An Alabama woman recently became the fifth ever American to receive an organ transplant from a gene-edited pig. Towana Looney is reportedly making a strong recovery after receiving a “second chance” from a pig kidney transplant last month. The monumental surgery marks the third time a kidney from a gene-edited pig has been transplanted into a human.
Looney had been battling kidney failure for years, having to go on dialysis in 2016. However, the operation was her “second chance at life,” which has left her feeling “blessed.” Offering words of encouragement to others suffering similar medical challenges on dialysis, she said, “I want to give courage to those out there on dialysis.”
Looney is reportedly the first healthy patient to have been given a genetically modified pig kidney, where other similar operations have been unsuccessful. Furthermore, if Looney’s procedure proves to be effective, the implications could be far-reaching for those in need of organ transplants, in light of a shortage.
Dr. Marc Siegel, Fox News senior medical analyst and NYU Langone clinical professor of medicine said, “We have a great shortage of body organs,” he said. “And even if we get people to donate, we’re still going to have a big shortage … so we’ve got to do something.” He added, “We can bio-engineer them, or we can use them from other species, [which is] called xenotransplant.”

◆ **Raw data**:
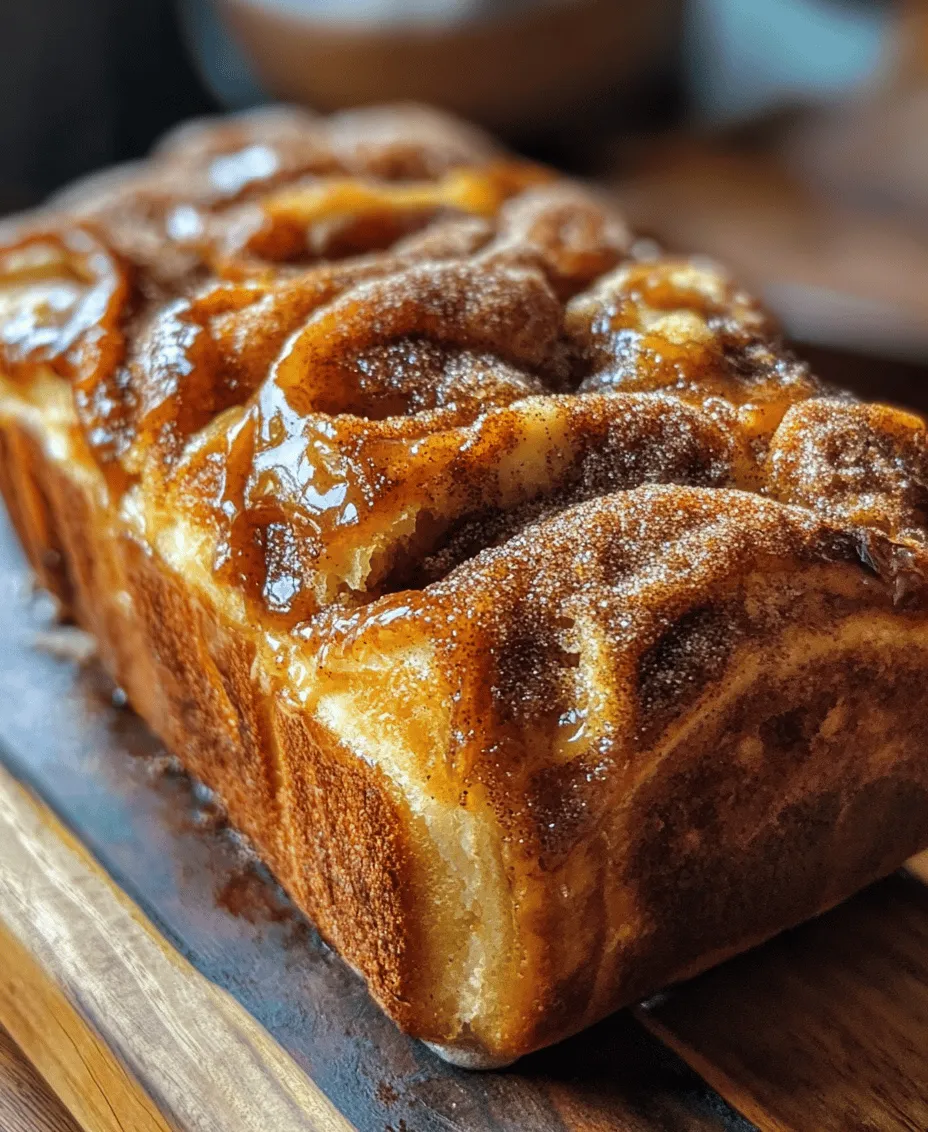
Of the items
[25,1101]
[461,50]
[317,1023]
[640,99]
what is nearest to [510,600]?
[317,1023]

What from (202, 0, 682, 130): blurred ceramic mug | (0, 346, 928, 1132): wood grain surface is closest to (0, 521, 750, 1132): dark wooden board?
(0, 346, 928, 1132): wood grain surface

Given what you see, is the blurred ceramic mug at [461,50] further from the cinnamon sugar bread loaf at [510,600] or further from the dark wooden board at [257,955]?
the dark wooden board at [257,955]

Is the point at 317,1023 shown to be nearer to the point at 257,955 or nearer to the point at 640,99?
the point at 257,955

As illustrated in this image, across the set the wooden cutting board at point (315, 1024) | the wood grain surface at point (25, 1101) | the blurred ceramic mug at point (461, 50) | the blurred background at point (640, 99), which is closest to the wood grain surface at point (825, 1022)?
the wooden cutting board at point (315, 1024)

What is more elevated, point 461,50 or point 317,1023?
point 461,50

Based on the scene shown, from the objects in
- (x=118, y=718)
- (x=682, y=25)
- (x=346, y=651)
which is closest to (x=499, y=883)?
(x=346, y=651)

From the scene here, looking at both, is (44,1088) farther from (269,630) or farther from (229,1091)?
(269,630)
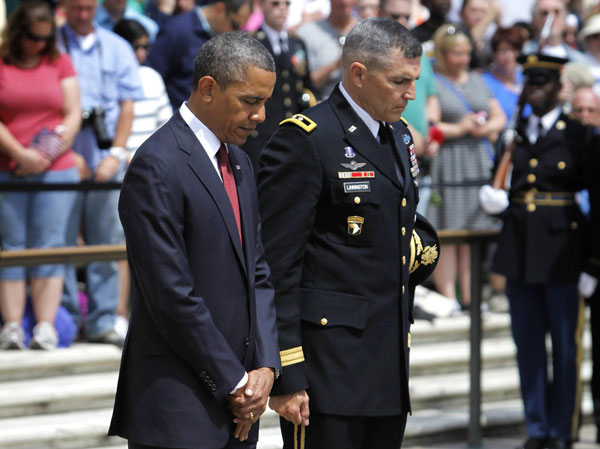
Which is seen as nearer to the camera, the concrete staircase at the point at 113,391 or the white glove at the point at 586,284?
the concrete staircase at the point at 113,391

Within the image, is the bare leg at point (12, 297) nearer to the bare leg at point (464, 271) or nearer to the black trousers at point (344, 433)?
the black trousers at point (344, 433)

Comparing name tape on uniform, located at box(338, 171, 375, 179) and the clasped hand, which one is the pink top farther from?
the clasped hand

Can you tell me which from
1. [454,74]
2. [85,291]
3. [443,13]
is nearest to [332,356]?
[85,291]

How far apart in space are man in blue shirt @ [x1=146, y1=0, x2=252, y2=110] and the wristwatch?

◆ **Task instructions**:
(a) Answer these questions about the pig kidney transplant article, one answer per line, marked to match:
(i) In what year did Looney go on dialysis?
(ii) Among Americans, which number recipient of an organ transplant from a gene-edited pig is Looney?
(iii) What term does Dr. Marc Siegel use for taking organs from other species?
(b) Set down the stretch of the pig kidney transplant article from "Looney had been" through "of a shortage.", copying it word for word.

◆ **Task results**:
(a)
(i) 2016
(ii) The fifth
(iii) Xenotransplant

(b)
Looney had been battling kidney failure for years, having to go on dialysis in 2016. However, the operation was her “second chance at life,” which has left her feeling “blessed.” Offering words of encouragement to others suffering similar medical challenges on dialysis, she said, “I want to give courage to those out there on dialysis.”
Looney is reportedly the first healthy patient to have been given a genetically modified pig kidney, where other similar operations have been unsuccessful. Furthermore, if Looney’s procedure proves to be effective, the implications could be far-reaching for those in need of organ transplants, in light of a shortage.